PASSAGE GIVEN >>
--------------------
TDK, as much as I love the now dissolved publishing house, had a very unsuccessful (critically, at least) stab at the Shrek franchise, with a rather deplorable crop of action titles and a kart-racing disaster. Likewise, it is perfectly understandable that most gamers would approach Shrek 2 -- for both Game Boy and console -- with great trepidation, if at all. Being that I am responsible for critiquing a multitude of different titles, I am likewise charged with the greater responsibility of taking on each with an open mind, an equal eye, and a poignant dose of heart. With Activision now at the helm of one of cinema’s biggest properties, my post-immersion reaction(s) were that of both great surprise and delight.


I hereby provide ocular testimony that, despite the pastel nature of a flat dimension, Shrek and cohorts are defined in liquid crystal to-the-tee! Eddie “Donkey” Murphy’s bulbous snout, gaping jaw, and beautiful buck teeth are etched out with great craftsmanship. The most prominent taxation of sprites is that of the apple-bomb and certain boss maneuverings. I’d further gloat on Shrek’s jolly beer belly, or the whisping flame of torches and such, but why bother? Vicarious Visions has gotten the job done one way or another, neither pushing the graphical boundaries of the hardware or falling below a set standard.


Like Super Mario Advance, Shrek 2 features short sound clips for each playable character. Each attack, switching between one another (the playable characters), damage, death, and the like are all given their own unique audio effect for all five personas. Fairly gifted actors were responsible for these ditties and the more ambitious voice-over of the GameCube version; not, as some wrongfully assumed, the same folk who voiced the characters in the film.
--------------------
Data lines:
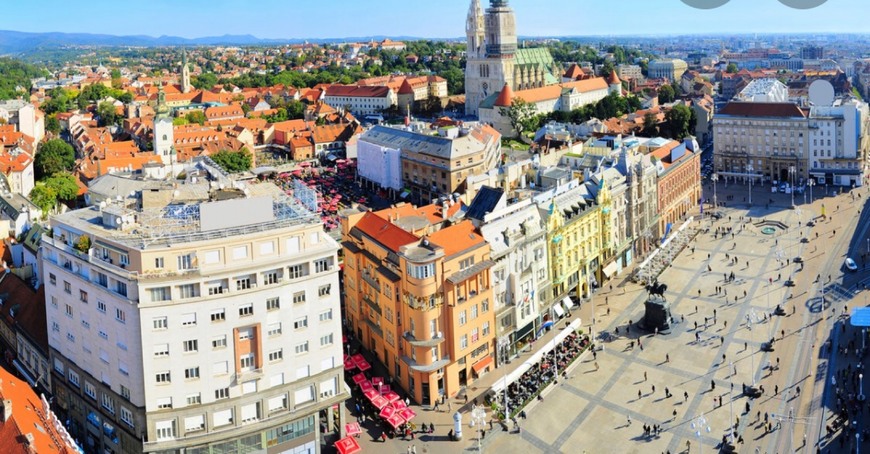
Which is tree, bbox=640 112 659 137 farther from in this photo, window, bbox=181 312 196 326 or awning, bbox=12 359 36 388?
window, bbox=181 312 196 326

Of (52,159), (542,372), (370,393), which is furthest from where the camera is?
(52,159)

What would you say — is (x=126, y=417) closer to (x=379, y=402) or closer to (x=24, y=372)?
(x=379, y=402)

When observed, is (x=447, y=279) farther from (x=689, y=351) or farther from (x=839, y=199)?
(x=839, y=199)

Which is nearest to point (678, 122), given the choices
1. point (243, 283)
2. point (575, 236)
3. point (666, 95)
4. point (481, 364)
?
point (666, 95)

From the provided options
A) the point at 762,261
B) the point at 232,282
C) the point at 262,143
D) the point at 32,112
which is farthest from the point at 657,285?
the point at 32,112

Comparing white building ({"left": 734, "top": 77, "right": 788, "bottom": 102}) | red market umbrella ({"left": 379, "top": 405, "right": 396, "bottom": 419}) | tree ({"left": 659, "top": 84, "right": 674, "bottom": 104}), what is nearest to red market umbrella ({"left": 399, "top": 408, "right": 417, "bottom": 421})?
red market umbrella ({"left": 379, "top": 405, "right": 396, "bottom": 419})

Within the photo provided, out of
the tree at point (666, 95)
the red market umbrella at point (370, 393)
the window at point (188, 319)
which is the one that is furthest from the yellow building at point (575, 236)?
the tree at point (666, 95)

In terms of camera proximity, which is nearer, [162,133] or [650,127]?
[162,133]

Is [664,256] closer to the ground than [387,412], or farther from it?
farther from it
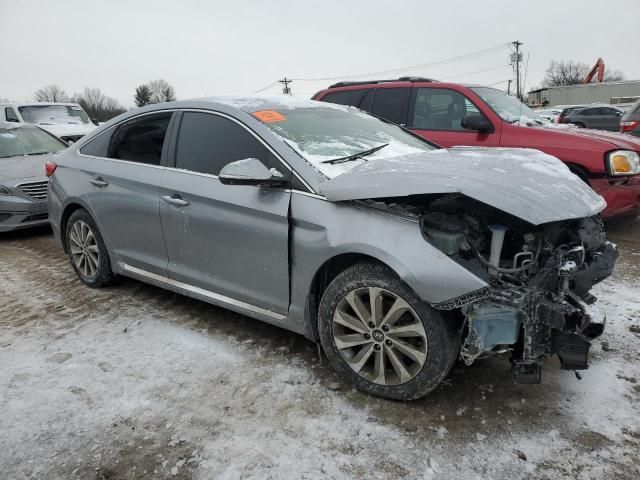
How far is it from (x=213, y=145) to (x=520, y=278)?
2053 mm

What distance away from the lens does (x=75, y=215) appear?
4.24 metres

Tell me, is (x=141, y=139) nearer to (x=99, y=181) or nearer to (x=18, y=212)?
(x=99, y=181)

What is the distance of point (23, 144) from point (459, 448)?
7.52 meters

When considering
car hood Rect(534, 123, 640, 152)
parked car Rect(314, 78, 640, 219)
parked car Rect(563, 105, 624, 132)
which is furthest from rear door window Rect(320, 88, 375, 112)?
parked car Rect(563, 105, 624, 132)

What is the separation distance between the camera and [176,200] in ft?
10.8

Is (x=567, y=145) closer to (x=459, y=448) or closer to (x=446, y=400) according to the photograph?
(x=446, y=400)

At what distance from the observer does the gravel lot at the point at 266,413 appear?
2146 millimetres

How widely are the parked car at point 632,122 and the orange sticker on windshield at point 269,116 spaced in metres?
7.13

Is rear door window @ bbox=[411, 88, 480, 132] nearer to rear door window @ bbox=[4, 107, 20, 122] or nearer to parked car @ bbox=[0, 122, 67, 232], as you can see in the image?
parked car @ bbox=[0, 122, 67, 232]

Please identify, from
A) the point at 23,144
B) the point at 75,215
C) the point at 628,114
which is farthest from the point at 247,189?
the point at 628,114

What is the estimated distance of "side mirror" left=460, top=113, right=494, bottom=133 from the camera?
17.3 feet

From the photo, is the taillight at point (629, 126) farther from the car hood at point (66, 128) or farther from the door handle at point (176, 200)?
the car hood at point (66, 128)

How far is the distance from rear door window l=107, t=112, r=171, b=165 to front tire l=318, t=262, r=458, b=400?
1.81m

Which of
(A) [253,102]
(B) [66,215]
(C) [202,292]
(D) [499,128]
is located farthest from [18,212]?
(D) [499,128]
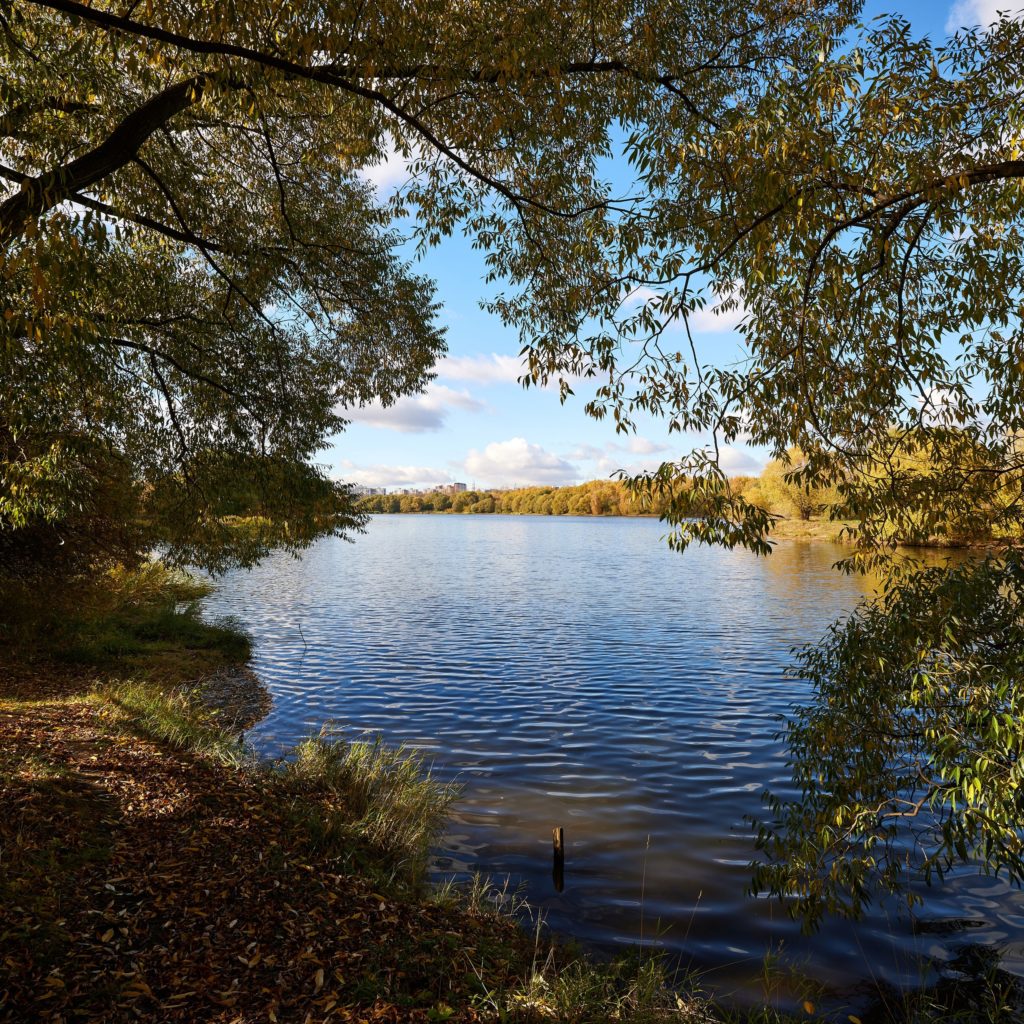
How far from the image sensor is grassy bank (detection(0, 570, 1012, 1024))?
16.1 feet

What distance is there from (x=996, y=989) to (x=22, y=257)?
1034cm

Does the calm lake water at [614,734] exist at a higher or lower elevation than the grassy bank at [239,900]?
lower

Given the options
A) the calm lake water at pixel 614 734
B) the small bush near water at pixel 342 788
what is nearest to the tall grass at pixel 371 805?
the small bush near water at pixel 342 788

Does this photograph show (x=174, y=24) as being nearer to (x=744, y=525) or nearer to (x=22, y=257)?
(x=22, y=257)

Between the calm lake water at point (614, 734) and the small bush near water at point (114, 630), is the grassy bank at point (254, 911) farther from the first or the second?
the small bush near water at point (114, 630)

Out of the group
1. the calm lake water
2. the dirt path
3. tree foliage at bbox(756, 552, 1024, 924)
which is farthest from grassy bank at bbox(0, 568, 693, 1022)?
tree foliage at bbox(756, 552, 1024, 924)

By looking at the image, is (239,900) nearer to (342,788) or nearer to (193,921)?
(193,921)

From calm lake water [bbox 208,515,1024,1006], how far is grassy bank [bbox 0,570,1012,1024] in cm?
76

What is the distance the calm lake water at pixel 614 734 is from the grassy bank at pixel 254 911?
29.9 inches

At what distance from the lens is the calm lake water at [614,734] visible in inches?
290

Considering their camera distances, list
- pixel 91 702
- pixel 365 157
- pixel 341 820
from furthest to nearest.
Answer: pixel 91 702
pixel 365 157
pixel 341 820

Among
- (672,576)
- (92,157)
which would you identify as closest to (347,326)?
(92,157)

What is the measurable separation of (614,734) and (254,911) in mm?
9438

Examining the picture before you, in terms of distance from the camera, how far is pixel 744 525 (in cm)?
562
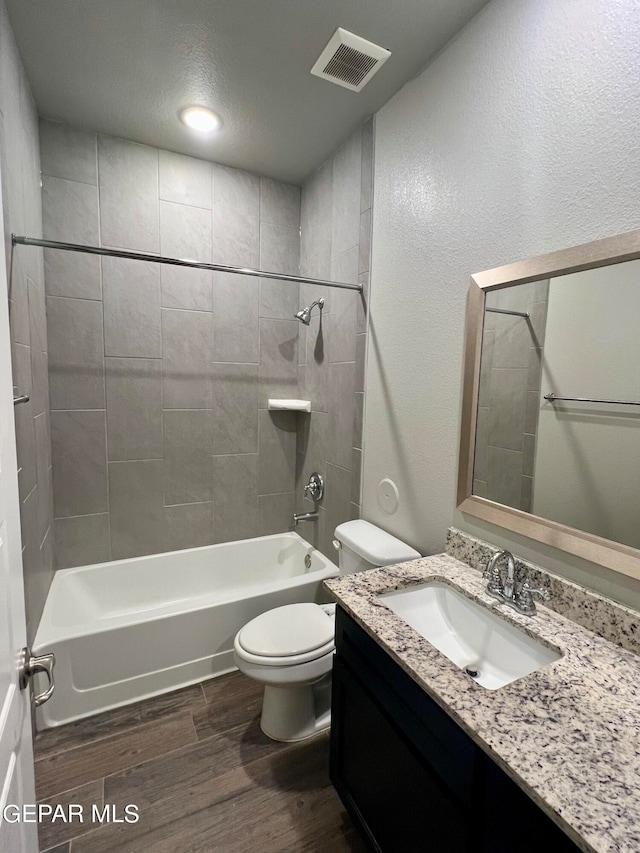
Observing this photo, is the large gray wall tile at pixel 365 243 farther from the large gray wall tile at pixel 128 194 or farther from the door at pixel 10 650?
the door at pixel 10 650

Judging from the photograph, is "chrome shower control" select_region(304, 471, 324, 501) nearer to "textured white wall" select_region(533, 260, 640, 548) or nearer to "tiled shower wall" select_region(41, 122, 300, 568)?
"tiled shower wall" select_region(41, 122, 300, 568)

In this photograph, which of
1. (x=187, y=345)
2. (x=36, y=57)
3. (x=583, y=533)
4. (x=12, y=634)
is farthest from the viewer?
(x=187, y=345)

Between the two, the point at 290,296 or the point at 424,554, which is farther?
the point at 290,296

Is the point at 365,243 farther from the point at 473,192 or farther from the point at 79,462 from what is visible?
the point at 79,462

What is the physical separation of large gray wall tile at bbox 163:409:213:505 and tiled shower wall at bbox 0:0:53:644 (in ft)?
2.01

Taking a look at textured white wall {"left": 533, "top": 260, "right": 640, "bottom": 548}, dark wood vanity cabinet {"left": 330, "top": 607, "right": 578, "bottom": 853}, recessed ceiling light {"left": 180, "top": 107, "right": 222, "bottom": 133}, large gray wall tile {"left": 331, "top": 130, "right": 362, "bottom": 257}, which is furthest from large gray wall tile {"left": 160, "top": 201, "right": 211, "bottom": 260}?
dark wood vanity cabinet {"left": 330, "top": 607, "right": 578, "bottom": 853}

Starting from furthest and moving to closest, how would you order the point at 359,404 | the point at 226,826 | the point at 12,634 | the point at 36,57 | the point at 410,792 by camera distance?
the point at 359,404
the point at 36,57
the point at 226,826
the point at 410,792
the point at 12,634

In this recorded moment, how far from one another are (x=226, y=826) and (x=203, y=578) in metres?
1.36

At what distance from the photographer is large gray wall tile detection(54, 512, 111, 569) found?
2240 millimetres

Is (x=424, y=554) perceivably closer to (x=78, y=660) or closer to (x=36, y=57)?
(x=78, y=660)

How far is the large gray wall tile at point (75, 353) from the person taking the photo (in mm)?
2125

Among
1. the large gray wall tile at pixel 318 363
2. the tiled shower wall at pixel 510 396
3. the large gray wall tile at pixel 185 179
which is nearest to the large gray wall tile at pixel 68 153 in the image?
the large gray wall tile at pixel 185 179

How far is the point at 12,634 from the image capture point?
748 mm

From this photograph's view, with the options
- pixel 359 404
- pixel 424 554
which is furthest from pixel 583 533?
pixel 359 404
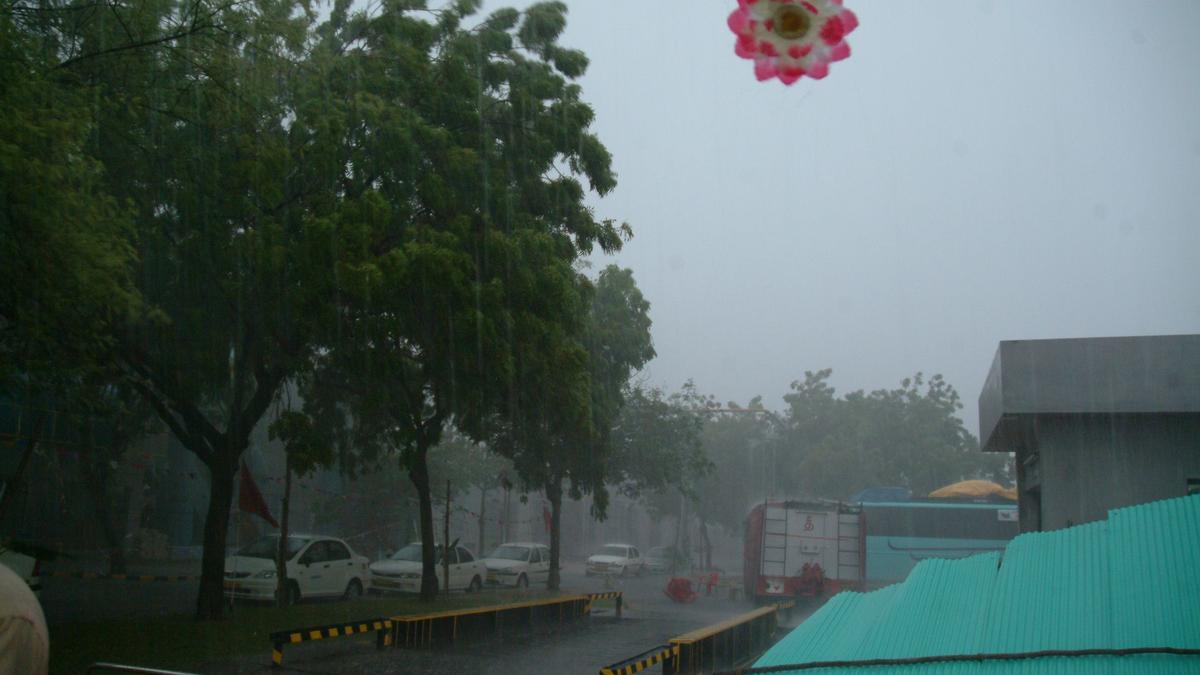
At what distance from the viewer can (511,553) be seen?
31.3 metres

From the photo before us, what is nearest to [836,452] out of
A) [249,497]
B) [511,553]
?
[511,553]

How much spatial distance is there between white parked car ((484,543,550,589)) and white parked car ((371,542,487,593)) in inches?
45.1

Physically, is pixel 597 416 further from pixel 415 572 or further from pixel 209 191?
pixel 209 191

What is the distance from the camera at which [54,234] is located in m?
8.48

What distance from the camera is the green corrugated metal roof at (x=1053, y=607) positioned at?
3.31 metres

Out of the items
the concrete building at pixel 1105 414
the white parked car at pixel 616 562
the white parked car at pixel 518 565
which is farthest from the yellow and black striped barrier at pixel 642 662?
the white parked car at pixel 616 562

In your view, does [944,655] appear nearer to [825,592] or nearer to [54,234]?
[54,234]

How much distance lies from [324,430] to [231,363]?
4.66m

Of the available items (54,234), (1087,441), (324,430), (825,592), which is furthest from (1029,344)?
(825,592)

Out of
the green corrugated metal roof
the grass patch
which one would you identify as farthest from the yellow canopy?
the green corrugated metal roof

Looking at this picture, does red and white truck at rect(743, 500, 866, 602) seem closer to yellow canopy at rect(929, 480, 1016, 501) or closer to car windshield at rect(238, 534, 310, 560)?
yellow canopy at rect(929, 480, 1016, 501)

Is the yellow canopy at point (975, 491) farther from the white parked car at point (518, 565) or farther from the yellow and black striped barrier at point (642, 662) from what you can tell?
the yellow and black striped barrier at point (642, 662)

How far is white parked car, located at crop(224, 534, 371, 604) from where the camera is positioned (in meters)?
19.9

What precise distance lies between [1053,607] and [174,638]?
40.8 feet
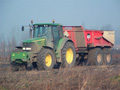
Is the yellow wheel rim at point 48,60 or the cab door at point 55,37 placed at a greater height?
the cab door at point 55,37

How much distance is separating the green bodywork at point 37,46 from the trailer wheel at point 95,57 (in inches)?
134

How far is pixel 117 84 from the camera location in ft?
28.1

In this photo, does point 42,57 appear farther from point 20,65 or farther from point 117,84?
point 117,84

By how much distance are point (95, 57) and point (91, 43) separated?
39.1 inches

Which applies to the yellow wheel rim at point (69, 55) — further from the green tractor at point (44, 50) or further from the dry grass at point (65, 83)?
the dry grass at point (65, 83)

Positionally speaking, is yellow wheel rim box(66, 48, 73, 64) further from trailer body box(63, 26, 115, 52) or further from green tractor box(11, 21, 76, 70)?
trailer body box(63, 26, 115, 52)

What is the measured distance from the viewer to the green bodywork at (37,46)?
1199 cm

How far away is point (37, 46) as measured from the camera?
12.5m

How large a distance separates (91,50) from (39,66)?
19.3ft

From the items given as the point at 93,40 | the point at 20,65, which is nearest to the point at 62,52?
the point at 20,65

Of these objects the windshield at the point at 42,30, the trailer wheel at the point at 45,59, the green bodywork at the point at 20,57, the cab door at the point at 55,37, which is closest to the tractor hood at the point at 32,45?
the trailer wheel at the point at 45,59

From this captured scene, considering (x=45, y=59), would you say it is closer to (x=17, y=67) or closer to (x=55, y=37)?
(x=17, y=67)

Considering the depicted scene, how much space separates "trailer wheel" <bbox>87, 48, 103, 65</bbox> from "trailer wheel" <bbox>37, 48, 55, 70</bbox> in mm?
4488

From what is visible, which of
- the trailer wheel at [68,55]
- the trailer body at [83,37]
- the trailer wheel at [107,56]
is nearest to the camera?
the trailer wheel at [68,55]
--------------------
SET TASK 1 >> According to the Shrek 2 review, how many personas each have their own unique audio effects?
SET TASK 2 >> Decide whether each statement below agrees with the Shrek 2 review: (a) TDK's attempts at the Shrek franchise were critically unsuccessful. (b) The short sound clips were voiced by the same actors who voiced the characters in the film. (c) Vicarious Visions pushed the graphical boundaries of the hardware.
SET TASK 3 >> Output the part of the Shrek 2 review from "I hereby provide" up to and including "a set standard.".

TASK ANSWER 1 >> Five.

TASK ANSWER 2 >>
(a) Yes: "had a very unsuccessful (critically, at least) stab at the Shrek franchise"
(b) No: "not, as some wrongfully assumed, the same folk who voiced the characters in the film"
(c) No: "neither pushing the graphical boundaries of the hardware or falling below a set standard"

TASK ANSWER 3 >>
I hereby provide ocular testimony that, despite the pastel nature of a flat dimension, Shrek and cohorts are defined in liquid crystal to-the-tee! Eddie “Donkey” Murphy’s bulbous snout, gaping jaw, and beautiful buck teeth are etched out with great craftsmanship. The most prominent taxation of sprites is that of the apple-bomb and certain boss maneuverings. I’d further gloat on Shrek’s jolly beer belly, or the whisping flame of torches and such, but why bother? Vicarious Visions has gotten the job done one way or another, neither pushing the graphical boundaries of the hardware or falling below a set standard.